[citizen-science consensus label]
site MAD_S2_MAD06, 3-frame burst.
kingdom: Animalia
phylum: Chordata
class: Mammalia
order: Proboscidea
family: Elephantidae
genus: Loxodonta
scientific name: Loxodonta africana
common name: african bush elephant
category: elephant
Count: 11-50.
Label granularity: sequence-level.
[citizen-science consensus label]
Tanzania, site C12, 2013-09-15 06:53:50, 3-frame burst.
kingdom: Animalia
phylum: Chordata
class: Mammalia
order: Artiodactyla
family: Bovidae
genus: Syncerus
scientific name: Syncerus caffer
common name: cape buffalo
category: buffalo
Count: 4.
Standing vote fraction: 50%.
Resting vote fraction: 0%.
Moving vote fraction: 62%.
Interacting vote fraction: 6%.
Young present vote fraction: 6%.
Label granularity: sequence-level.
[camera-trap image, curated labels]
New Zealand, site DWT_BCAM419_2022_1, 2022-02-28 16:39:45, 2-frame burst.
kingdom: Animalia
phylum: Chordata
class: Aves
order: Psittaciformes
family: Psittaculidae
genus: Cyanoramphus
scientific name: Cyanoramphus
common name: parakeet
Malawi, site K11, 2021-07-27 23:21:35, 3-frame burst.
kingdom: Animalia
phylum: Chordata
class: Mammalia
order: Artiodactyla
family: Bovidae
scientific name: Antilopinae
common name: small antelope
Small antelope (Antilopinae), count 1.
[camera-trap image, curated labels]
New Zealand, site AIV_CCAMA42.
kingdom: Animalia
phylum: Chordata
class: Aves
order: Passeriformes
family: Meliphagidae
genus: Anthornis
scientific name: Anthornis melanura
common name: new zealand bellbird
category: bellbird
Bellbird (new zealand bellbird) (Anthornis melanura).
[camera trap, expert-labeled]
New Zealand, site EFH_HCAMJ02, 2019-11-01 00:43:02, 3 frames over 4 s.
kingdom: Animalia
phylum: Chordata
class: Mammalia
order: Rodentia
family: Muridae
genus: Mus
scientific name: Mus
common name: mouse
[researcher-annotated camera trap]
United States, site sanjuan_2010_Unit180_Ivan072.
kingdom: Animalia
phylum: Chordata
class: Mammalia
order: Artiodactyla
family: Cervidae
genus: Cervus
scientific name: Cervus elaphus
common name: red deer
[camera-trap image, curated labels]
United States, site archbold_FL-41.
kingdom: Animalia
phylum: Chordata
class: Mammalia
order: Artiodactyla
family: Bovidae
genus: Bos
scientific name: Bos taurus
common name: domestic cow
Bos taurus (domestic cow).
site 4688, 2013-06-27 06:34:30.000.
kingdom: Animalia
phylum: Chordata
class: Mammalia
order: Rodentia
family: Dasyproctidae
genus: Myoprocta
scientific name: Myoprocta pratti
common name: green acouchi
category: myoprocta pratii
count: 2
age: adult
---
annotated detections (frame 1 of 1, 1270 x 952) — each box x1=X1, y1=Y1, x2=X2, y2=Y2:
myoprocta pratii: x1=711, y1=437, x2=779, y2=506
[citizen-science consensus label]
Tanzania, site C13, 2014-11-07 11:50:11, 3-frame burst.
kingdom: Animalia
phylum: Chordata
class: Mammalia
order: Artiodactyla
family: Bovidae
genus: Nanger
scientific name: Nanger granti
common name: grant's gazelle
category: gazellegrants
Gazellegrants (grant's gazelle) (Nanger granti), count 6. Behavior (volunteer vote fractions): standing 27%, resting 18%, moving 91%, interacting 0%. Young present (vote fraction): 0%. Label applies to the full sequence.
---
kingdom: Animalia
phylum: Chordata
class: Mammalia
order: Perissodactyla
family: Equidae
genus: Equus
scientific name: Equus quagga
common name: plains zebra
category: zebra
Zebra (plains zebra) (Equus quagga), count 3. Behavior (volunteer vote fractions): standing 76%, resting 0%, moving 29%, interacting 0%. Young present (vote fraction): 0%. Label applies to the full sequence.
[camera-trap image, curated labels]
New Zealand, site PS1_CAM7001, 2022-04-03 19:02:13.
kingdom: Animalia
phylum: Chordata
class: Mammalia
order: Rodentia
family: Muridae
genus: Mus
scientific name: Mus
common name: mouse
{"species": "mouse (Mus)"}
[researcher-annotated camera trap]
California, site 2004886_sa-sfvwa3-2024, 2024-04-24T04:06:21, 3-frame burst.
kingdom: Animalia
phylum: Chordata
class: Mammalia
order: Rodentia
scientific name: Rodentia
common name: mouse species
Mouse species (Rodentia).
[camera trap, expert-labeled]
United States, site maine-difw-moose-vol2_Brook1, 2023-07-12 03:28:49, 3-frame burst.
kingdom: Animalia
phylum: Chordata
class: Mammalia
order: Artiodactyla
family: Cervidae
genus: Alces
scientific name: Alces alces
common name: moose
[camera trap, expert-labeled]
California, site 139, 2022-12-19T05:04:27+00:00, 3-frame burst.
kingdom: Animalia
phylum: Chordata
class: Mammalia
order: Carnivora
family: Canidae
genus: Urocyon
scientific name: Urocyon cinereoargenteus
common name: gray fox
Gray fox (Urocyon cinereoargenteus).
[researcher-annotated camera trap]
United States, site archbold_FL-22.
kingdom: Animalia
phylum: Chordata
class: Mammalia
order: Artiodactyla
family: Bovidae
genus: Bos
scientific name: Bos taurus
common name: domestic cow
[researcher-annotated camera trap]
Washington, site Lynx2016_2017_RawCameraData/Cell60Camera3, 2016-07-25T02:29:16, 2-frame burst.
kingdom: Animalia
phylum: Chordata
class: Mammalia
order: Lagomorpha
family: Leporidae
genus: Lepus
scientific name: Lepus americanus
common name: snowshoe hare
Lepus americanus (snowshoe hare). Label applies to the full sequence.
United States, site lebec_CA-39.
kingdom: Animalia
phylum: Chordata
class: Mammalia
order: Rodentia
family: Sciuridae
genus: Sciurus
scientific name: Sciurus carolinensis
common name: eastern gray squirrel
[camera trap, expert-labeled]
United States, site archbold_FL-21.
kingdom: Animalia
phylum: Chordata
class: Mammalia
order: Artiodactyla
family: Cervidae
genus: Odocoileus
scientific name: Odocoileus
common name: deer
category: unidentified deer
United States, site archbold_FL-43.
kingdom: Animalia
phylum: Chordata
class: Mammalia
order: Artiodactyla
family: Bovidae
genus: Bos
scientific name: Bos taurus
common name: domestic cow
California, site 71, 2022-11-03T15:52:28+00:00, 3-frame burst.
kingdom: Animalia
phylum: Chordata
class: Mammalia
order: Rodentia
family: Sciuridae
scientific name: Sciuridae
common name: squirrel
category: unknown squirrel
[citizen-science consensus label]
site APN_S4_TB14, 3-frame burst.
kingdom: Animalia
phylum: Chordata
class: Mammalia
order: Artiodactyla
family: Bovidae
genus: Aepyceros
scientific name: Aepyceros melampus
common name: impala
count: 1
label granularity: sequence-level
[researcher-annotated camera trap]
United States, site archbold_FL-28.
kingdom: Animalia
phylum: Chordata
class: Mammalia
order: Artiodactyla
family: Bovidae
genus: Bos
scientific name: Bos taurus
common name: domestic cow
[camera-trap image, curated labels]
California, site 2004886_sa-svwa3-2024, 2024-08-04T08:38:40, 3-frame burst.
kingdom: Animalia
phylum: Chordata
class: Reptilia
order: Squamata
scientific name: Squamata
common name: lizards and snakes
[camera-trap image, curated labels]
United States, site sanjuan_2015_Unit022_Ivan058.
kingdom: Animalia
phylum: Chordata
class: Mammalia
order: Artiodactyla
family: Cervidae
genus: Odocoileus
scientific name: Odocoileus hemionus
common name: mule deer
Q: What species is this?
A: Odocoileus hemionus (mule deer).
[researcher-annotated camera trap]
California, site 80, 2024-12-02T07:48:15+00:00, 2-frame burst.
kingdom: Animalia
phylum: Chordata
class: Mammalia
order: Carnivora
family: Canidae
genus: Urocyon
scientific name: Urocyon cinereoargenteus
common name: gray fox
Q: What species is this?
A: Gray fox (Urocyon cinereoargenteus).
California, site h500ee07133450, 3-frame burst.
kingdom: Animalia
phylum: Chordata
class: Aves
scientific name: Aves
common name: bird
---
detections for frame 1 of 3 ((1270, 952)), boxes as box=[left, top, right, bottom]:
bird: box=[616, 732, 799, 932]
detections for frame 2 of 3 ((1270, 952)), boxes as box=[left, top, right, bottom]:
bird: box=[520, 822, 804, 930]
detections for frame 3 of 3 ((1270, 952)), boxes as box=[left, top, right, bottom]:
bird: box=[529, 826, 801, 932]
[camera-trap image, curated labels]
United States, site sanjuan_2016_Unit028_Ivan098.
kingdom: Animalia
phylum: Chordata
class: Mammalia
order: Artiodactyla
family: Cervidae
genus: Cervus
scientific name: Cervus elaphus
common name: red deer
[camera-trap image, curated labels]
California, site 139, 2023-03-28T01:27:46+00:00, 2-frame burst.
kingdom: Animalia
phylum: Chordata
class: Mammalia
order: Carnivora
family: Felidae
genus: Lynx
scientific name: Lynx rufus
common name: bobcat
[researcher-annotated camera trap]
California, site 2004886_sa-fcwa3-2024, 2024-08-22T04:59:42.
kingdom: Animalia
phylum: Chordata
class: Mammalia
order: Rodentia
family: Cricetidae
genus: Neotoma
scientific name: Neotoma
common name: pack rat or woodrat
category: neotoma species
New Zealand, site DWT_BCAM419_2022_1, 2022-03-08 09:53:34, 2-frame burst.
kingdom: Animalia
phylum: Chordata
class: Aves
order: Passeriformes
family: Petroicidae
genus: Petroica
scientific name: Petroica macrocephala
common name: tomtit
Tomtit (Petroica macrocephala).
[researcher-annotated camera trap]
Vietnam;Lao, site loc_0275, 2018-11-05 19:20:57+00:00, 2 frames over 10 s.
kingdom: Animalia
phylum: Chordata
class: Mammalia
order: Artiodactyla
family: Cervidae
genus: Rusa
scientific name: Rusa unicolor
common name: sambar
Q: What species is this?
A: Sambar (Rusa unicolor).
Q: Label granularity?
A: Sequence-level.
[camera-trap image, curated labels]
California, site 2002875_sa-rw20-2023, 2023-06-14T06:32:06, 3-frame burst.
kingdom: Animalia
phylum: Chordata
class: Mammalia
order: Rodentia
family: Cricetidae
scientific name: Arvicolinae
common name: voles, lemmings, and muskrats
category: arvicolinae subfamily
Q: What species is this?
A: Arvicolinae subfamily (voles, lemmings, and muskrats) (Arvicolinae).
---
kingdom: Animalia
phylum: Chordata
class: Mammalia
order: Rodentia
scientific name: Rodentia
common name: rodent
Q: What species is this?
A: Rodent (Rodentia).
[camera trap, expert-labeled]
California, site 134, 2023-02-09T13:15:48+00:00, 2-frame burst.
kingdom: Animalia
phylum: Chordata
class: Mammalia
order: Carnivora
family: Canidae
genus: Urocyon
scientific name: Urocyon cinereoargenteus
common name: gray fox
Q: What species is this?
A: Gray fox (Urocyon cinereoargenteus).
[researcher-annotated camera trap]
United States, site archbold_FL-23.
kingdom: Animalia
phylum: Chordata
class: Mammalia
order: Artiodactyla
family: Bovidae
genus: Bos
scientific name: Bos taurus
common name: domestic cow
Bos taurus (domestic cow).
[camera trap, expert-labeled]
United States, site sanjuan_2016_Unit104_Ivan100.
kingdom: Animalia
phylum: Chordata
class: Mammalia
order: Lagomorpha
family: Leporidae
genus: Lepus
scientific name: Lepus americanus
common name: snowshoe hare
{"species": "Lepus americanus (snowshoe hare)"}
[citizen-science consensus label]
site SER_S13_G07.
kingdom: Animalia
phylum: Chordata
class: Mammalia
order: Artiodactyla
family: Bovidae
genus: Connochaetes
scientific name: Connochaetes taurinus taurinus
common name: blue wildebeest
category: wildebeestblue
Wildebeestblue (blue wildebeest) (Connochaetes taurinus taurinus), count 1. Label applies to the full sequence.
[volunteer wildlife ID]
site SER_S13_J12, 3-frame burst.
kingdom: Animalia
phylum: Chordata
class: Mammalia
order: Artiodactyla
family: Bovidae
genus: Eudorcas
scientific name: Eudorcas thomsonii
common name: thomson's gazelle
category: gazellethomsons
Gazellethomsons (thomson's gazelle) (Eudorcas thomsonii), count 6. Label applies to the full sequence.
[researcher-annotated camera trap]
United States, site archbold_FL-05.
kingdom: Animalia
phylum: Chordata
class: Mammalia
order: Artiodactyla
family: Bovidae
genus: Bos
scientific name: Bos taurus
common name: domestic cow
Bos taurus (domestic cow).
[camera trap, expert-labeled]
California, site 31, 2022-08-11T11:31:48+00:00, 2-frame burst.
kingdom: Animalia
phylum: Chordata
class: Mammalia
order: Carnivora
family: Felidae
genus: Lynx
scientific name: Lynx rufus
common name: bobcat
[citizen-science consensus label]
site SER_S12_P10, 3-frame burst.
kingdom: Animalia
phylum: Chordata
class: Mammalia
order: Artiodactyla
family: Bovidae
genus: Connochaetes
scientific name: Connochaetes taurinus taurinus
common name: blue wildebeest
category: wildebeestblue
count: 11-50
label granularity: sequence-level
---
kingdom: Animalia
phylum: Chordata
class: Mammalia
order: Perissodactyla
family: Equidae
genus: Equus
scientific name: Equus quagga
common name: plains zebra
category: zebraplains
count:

===

About this exercise: Out of the listing above, reproduce exactly the lines from the one with "common name: parakeet" up to and including the one with "common name: new zealand bellbird".

Exercise result:
common name: parakeet
Malawi, site K11, 2021-07-27 23:21:35, 3-frame burst.
kingdom: Animalia
phylum: Chordata
class: Mammalia
order: Artiodactyla
family: Bovidae
scientific name: Antilopinae
common name: small antelope
Small antelope (Antilopinae), count 1.
[camera-trap image, curated labels]
New Zealand, site AIV_CCAMA42.
kingdom: Animalia
phylum: Chordata
class: Aves
order: Passeriformes
family: Meliphagidae
genus: Anthornis
scientific name: Anthornis melanura
common name: new zealand bellbird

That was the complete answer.